▶ _EXERCISE DATA_:

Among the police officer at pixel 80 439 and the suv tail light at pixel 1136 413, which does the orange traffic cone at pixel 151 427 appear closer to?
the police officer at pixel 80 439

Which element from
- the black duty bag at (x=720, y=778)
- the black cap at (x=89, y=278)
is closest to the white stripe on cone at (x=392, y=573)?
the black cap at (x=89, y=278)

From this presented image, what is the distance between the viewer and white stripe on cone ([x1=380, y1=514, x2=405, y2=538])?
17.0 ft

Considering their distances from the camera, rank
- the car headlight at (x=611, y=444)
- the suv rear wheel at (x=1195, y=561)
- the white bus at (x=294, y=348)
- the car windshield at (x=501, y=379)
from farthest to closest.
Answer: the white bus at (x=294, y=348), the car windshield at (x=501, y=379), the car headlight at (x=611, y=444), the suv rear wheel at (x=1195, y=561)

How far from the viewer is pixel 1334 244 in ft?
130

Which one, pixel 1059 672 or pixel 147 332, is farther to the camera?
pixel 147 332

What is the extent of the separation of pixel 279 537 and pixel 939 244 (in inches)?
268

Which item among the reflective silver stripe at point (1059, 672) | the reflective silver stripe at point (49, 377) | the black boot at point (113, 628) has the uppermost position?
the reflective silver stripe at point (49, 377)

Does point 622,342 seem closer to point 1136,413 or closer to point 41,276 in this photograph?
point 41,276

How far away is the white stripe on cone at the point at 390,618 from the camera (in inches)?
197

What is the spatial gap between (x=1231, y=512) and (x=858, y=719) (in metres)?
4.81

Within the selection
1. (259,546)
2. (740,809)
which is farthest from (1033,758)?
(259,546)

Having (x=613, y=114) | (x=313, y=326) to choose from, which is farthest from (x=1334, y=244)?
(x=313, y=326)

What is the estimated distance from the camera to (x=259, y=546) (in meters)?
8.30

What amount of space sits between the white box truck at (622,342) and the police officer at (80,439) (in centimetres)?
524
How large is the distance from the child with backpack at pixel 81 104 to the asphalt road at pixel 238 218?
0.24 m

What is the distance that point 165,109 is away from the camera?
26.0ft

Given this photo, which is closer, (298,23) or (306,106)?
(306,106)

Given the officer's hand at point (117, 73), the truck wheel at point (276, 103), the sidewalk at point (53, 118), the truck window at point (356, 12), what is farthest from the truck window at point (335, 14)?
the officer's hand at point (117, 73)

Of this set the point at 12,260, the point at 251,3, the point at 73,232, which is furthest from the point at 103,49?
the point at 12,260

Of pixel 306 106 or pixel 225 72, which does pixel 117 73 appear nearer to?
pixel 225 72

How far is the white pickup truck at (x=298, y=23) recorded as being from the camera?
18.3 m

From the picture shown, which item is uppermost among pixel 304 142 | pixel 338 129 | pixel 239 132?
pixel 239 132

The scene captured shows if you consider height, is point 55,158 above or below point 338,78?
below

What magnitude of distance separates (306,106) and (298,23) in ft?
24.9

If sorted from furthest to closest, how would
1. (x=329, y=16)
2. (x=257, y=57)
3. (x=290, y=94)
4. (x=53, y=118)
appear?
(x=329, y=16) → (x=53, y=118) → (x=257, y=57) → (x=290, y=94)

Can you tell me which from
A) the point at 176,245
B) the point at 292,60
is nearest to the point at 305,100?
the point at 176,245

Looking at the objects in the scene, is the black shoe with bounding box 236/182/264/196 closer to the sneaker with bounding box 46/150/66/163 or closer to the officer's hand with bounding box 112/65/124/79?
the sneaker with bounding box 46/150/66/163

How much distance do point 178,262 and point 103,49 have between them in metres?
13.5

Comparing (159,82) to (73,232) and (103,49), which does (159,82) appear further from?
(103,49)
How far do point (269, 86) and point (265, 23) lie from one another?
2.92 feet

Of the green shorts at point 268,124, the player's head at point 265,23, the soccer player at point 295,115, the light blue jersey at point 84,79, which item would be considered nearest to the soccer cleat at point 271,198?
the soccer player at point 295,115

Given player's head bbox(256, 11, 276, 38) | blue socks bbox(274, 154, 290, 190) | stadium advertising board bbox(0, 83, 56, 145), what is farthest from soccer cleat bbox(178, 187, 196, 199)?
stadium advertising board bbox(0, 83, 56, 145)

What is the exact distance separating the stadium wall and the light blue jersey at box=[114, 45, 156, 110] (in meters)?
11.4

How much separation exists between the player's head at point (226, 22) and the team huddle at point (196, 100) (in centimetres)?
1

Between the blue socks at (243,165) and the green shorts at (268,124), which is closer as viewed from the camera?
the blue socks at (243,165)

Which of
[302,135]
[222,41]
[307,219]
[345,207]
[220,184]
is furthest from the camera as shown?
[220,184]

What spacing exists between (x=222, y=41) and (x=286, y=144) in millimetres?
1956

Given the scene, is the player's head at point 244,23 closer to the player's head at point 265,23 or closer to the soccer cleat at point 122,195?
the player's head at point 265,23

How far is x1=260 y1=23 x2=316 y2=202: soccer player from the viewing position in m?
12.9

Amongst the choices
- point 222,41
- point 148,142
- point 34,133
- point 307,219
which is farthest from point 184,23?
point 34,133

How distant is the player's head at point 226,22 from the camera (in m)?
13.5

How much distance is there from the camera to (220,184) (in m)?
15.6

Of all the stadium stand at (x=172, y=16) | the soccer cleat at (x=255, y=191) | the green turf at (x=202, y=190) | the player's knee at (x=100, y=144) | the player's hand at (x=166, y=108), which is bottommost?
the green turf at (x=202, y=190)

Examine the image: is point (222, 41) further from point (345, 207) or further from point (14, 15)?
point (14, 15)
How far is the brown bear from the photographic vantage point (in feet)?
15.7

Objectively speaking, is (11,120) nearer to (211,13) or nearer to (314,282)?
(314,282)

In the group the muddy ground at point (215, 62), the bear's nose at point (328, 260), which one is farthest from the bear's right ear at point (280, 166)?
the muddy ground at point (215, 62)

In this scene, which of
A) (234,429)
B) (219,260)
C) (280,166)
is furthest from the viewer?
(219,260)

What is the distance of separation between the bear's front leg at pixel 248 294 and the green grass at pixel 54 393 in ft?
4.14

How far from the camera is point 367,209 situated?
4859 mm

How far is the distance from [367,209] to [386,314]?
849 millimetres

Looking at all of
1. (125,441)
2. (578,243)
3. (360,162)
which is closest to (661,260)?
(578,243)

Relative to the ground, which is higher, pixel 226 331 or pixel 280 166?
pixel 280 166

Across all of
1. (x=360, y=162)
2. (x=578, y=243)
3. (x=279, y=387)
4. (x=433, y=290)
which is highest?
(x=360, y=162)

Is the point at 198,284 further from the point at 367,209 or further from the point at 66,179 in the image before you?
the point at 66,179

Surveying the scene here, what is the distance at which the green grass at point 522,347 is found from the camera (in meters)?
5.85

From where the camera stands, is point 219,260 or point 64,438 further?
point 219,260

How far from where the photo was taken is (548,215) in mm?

▶ _GOAL_: Please arrange the data as a Markdown table with the columns "Row" and "Line", giving each non-blank line its own row number. Begin at the line that contains "Surveying the scene" and stop after the last line of the data.

▶ _OUTPUT OF THE EXERCISE_:
| Row | Line |
|---|---|
| 1 | Surveying the scene here, what is the distance at which the green grass at point 522,347 is found from the camera (in meters)? |
| 2 | 5.85 |
| 3 | From where the camera stands, is point 219,260 or point 64,438 further? |
| 4 | point 219,260 |
| 5 | How far from where the photo was taken is (548,215) in mm? |